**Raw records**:
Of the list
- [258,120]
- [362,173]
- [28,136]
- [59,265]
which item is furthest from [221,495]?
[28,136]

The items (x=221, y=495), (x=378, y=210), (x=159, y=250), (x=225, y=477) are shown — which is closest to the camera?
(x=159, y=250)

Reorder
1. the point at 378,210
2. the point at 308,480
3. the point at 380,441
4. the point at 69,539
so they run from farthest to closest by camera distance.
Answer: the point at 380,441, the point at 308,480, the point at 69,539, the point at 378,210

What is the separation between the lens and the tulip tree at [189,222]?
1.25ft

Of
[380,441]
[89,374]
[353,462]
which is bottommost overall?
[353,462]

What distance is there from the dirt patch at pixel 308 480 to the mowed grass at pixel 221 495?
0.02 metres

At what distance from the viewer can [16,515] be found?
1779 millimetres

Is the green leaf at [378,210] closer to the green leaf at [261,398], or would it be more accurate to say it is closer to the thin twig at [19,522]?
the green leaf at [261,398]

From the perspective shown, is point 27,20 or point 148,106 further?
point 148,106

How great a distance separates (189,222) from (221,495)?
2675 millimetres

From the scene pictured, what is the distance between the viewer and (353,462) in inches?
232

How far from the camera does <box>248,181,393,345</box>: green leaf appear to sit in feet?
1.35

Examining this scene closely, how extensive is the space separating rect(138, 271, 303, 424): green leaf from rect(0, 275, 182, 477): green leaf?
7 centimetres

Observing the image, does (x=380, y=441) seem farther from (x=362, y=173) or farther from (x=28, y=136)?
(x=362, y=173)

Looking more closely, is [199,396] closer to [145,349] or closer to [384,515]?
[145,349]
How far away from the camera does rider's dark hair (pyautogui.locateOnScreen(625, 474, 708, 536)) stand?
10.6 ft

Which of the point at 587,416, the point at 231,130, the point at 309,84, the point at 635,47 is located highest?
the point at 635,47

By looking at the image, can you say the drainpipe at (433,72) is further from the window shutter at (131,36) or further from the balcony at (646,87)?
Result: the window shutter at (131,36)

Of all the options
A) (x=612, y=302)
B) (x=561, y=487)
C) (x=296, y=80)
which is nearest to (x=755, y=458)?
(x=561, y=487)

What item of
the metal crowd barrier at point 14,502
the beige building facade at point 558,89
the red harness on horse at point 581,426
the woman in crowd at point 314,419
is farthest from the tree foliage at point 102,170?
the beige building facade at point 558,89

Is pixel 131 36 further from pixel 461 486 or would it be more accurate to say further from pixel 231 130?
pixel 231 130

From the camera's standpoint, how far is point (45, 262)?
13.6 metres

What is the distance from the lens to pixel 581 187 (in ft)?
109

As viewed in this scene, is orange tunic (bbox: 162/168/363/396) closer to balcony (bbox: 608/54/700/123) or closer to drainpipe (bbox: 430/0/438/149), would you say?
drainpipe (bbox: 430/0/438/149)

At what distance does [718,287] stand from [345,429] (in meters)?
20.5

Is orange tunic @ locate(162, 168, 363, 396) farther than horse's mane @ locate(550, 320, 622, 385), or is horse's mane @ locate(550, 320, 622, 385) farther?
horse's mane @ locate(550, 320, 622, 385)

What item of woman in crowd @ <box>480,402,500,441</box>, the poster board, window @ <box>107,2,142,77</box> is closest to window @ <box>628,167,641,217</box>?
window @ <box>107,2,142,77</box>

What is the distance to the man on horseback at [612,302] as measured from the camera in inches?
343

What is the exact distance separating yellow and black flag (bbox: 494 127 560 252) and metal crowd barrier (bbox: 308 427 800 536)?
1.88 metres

**TASK REQUIREMENTS**:
Your task is to transcribe the line containing "Is pixel 131" and every line after it, through the last line of the data, exactly as written and with nothing more.

**TASK OUTPUT**:
Is pixel 131 36 further from pixel 461 486 or would it be more accurate to say further from pixel 231 130?
pixel 231 130

From the camera's standpoint, how far is point (45, 262)?
13.6 metres

What is the distance from the lens to pixel 581 187 (in ft)?
109

As viewed in this scene, is orange tunic (bbox: 162/168/363/396) closer to balcony (bbox: 608/54/700/123) or closer to drainpipe (bbox: 430/0/438/149), would you say?
drainpipe (bbox: 430/0/438/149)

At what distance does [718,287] stand from [345,429] (in meters)?
20.5

Is orange tunic @ locate(162, 168, 363, 396) farther than horse's mane @ locate(550, 320, 622, 385), or is horse's mane @ locate(550, 320, 622, 385) farther?
horse's mane @ locate(550, 320, 622, 385)

What item of woman in crowd @ <box>480,402,500,441</box>, the poster board, window @ <box>107,2,142,77</box> is closest to window @ <box>628,167,641,217</box>?
window @ <box>107,2,142,77</box>

What is the distance to the man on horseback at [612,302] as measured from the camera in inches?
343

What is the exact distance separating yellow and black flag (bbox: 494 127 560 252) and metal crowd barrier (bbox: 308 427 800 536)?
1.88 metres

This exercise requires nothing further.